Ada sebuah
cerita yang saya temukan, intinya tulisan tersebut menceritakan tentang seorang
perempuan yang membuat sebuah akun anonimus agar ia dapat berinteraksi dengan ‘apa
adanya’ kepada orang lain yang juga ada di dalam lingkaran media sosial itu, alasan
perempuan itu sederhana saja, jika ia menggunakan identitas aslinya dalam
berinteraksi, maka ia takut mendapat respon yang tidak ia harapkan yaitu:
diadili. Karena pada dunia nyata, perempuan ini dikenal sebagai perempuan yang
cukup relijius—paling tidak dari atribut yang ia pakai dan ini juga diceritakan
dalam tulisan itu. Dan komunikasi yang terjadi antara perempuan anonimus ini
adalah hal-hal yang bersifat vulgar yang sekali lagi tidak dapat ia lakukan
dengan menunjukkan identitas aslinya.
Kemudian
muncul pertanyaan, apakah kamu pernah menjadi seorang anonimus dalam
menggunakan media sosial? Atau apakah kamu pernah membuat akun anonimus dengan—tentu
saja menggunakan identitas palsu untuk kepentigan pribadi misalnya, menyelidiki
suami yang selingkuh. Cerita lainnya yang saya temukan yaitu seorang ibu rumah
tangga yang membuat akun anonimus untuk menciduk suaminya sendiri yang tukang main
perempuan.
Pertanyaan
lainnya adalah apakah kamu pernah membuat akun anonimus untuk menjawab
pertanyaan atau membela sebuah pernyataan yang dianggap benar—apalagi ini
bertujuan untuk sebuah kepentingan kampanye politik. Akun anonimus ini diperlukan
untuk melerai sebuah jawaban, pro atau kontra terhadap sebuah wacana, menghajar
seseorang yang tidak disukai karena jawaban yang berkembang pada sebuah laman
diskusi, atau kepentingan yang paling relevan saat ini adalah, mengadudomba
satu dengan yang lainnya.
Seiring
dengan perkembangan media sosial dan hestek berani yang kemudian merajalela
seperti #showyourcleavage atau #freeyournipple maka pertanyaan selanjutnya
adalah apakah kamu pernah membuat akun anonimus untuk meramaikan hestek tadi?
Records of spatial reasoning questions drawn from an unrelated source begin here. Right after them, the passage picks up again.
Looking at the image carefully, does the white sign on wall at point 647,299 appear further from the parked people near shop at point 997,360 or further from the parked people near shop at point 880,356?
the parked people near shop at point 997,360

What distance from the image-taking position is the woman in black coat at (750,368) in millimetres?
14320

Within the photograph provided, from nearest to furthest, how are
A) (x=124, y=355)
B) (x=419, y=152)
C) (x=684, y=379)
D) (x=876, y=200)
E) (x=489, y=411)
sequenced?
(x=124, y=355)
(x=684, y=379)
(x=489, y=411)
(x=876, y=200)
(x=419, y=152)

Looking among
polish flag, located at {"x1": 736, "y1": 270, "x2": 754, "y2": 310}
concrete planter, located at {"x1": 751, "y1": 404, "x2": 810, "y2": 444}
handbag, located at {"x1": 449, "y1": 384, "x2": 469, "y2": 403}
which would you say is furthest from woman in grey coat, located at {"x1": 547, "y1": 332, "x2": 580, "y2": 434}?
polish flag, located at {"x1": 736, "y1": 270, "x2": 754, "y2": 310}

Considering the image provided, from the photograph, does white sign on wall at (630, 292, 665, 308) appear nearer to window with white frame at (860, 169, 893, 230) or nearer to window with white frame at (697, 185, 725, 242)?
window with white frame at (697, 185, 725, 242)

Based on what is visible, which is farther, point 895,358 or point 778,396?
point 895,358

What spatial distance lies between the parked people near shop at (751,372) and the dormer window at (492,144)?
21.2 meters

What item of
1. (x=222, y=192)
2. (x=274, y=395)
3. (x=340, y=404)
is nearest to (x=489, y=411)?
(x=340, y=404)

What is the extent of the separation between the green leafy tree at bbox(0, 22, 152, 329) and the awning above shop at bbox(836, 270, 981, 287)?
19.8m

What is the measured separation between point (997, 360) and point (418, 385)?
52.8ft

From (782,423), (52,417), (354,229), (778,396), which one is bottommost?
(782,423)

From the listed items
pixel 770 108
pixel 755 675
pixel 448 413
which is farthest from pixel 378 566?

Karena cara untuk meramaikan hestek ini adalah dengan mengunggah sebuah foto belahan
dada atau puting susu tanpa kelihatan wajah yang membutuhkan tekad yang besar.
Menjadi anonimus membuat orang-orang lebih berani.
Beberapa
skandal percakapan seks pribadi yang dilakukan oleh para tokoh agama juga terkuak
oleh anonimus. Tentu saja pelaku anonimus di sini adalah mereka yang memiliki
kepentingan terkait untuk mengungkap skandal tersebut.
Menjadi
anonimus adalah sebuah kegemaran baru. Media sosial kemudian berkembang menjadi
sebuah media di mana setiap orang dapat menjadi sesuatu di luar dirinya asalkan
ia tetap anonimus. Setiap orang dapat melakukan sesuatu di luar dirinya asalkan
ia tetap anonimus. Setiap orang lebih berani mengunggah apa saja asalkan ia
tetap anonimus. Setiap orang dapat mengungkap kebenaran asalkan ia tetap
anonimus.
Menurut
sebuah penelitian yang ditulis di dalam We Are Anonymous-Anonimity in the public sphere, ada beberapa keuntungan dengan menjadi anonimus ketika berkomunikasi
1) mendorong kebebasan berekspresi, kemampuan untuk menyuarakan pendapat yang
berbeda atau gagasan yang tidak populer dan oleh karena itu dapat dianggap
sebagai landasan demokrasi 2) memfasilitasi arus komunikasi mengenai isu publik
tanpa membunuh si pembawa pesan 3) untuk mendapatkan informasi sensitif,
misalnya dalam penelitian atau isu pribadi yang sensitif 4) anonimitas mendorong budaya berbagi
gagasan, ada lebih banyak kejujuran dalam proses tanya jawab, misalnya dalam
proses evaluasi di tempat kerja atau di kelas.
Sebuah
cerita lainnya tentang seorang perempuan pernah mengaku mengungah foto vaginanya
yang baru selesai di waxing, berikut
dengan sedikit testimoni mengenai kepuasaannya menggunakan layanan salon yang
melayaninya. Perempuan itu mengaku ia melakukannya untuk mendapatkan sebuah kepuasan
tertentu, merasa lebih bebas, merasa lebih jujur.
Namun
ada sebuah pengertian lainnya tentang menjadi anonimus—yaitu sebuah keberjarakan
dengan diri sendiri: atau dapat dikatakan sebagai sebuah ketakutan untuk
menampilkan sebuah kejujuran yang berasal dari diri karena takut diadili oleh
masyarakat. Melainkan juga dapat dikatakan bahwa menjadi anonimus adalah sebuah
tempat persembunyian—sebuah benteng yang dibangun cukup tinggi untuk melindungi
diri sendiri dari sebuah kebenaran.
Sebuah cerita
menarik yang saya temukan dalam kasus menjadi anonimus, yaitu seorang pria gay
yang kemudian bersembunyi di balik topeng “tokoh agama” dan “pernikahan” hanya
karena pria ini tidak dapat menceritakan tentang dirinya yang sebenarnya.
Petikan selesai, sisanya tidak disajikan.